== Segment start ==

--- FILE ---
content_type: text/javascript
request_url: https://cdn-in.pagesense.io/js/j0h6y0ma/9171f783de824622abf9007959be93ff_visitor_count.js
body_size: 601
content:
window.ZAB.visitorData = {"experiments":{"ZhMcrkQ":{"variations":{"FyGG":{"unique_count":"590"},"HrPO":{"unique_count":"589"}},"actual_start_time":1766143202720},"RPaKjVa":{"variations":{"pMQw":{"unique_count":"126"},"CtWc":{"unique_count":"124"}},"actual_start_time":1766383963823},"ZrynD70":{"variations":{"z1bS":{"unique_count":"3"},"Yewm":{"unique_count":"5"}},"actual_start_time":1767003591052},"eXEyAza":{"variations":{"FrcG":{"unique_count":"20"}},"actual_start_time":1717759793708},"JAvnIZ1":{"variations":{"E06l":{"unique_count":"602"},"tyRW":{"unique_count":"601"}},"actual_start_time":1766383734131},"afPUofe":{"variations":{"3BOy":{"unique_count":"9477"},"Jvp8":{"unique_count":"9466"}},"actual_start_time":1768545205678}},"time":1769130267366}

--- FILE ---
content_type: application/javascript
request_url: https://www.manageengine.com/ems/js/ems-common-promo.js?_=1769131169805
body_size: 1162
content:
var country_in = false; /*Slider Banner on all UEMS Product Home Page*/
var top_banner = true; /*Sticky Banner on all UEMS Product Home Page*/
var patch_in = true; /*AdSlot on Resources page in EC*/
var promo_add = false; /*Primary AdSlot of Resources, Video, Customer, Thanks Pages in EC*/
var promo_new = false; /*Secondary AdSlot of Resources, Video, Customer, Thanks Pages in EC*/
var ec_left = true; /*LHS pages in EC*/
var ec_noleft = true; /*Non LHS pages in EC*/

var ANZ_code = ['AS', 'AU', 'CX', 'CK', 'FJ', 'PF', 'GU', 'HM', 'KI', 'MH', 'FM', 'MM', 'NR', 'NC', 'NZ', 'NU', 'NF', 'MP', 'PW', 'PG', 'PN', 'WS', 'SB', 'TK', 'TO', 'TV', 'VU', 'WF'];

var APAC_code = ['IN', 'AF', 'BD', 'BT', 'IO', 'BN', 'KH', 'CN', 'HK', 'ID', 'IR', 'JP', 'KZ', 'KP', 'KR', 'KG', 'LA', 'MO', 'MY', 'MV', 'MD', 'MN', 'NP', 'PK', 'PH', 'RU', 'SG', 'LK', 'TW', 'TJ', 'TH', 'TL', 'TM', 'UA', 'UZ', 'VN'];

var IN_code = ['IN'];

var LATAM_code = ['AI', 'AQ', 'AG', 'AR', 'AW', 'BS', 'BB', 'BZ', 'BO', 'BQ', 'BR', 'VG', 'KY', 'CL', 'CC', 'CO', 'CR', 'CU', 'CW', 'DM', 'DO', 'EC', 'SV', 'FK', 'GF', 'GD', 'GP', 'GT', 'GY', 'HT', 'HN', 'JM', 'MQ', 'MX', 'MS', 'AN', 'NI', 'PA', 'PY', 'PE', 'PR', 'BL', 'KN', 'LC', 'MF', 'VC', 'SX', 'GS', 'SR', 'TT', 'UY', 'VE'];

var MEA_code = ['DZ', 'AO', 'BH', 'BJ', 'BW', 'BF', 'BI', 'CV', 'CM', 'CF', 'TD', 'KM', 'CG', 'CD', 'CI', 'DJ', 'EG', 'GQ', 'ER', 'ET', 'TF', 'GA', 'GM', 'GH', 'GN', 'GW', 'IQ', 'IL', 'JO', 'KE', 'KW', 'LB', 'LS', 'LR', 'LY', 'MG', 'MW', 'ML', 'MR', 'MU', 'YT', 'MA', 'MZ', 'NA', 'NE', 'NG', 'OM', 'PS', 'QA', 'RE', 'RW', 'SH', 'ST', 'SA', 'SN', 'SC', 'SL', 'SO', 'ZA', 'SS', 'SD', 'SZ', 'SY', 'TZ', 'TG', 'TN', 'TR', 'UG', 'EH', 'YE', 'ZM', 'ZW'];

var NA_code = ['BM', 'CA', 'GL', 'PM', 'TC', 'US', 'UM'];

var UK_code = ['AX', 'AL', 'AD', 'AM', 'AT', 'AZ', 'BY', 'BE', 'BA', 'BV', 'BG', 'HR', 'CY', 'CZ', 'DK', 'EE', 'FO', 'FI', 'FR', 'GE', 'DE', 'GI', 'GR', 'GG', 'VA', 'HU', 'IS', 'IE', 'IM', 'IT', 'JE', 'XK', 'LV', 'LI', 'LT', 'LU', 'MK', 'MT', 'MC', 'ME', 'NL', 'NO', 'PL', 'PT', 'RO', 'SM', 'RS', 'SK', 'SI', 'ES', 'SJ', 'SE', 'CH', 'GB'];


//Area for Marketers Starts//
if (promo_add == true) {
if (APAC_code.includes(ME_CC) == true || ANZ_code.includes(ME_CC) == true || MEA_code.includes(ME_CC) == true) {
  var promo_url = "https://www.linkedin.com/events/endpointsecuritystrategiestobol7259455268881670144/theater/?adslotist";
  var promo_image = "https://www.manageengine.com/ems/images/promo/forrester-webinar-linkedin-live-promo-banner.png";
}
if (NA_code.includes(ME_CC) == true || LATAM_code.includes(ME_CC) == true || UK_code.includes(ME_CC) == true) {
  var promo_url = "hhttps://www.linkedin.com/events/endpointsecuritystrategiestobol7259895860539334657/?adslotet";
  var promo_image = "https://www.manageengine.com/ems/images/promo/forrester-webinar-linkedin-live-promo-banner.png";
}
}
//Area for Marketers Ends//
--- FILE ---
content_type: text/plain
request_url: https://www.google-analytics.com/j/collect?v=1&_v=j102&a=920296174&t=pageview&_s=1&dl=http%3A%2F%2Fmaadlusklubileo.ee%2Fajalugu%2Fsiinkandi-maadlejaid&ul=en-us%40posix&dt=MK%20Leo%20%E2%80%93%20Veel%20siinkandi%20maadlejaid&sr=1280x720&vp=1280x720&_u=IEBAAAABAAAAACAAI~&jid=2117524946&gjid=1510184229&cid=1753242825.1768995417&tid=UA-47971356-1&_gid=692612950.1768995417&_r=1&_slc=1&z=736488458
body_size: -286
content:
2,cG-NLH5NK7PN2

== Segment end ==

Work instruction:
Quote, with nothing altered, all lines from the start of the entries to the line that carries "var patch_in = true;", inclusive.

Result of the task:
--- FILE ---
content_type: text/javascript
request_url: https://cdn-in.pagesense.io/js/j0h6y0ma/9171f783de824622abf9007959be93ff_visitor_count.js
body_size: 601
content:
window.ZAB.visitorData = {"experiments":{"ZhMcrkQ":{"variations":{"FyGG":{"unique_count":"590"},"HrPO":{"unique_count":"589"}},"actual_start_time":1766143202720},"RPaKjVa":{"variations":{"pMQw":{"unique_count":"126"},"CtWc":{"unique_count":"124"}},"actual_start_time":1766383963823},"ZrynD70":{"variations":{"z1bS":{"unique_count":"3"},"Yewm":{"unique_count":"5"}},"actual_start_time":1767003591052},"eXEyAza":{"variations":{"FrcG":{"unique_count":"20"}},"actual_start_time":1717759793708},"JAvnIZ1":{"variations":{"E06l":{"unique_count":"602"},"tyRW":{"unique_count":"601"}},"actual_start_time":1766383734131},"afPUofe":{"variations":{"3BOy":{"unique_count":"9477"},"Jvp8":{"unique_count":"9466"}},"actual_start_time":1768545205678}},"time":1769130267366}

--- FILE ---
content_type: application/javascript
request_url: https://www.manageengine.com/ems/js/ems-common-promo.js?_=1769131169805
body_size: 1162
content:
var country_in = false; /*Slider Banner on all UEMS Product Home Page*/
var top_banner = true; /*Sticky Banner on all UEMS Product Home Page*/
var patch_in = true; /*AdSlot on Resources page in EC*/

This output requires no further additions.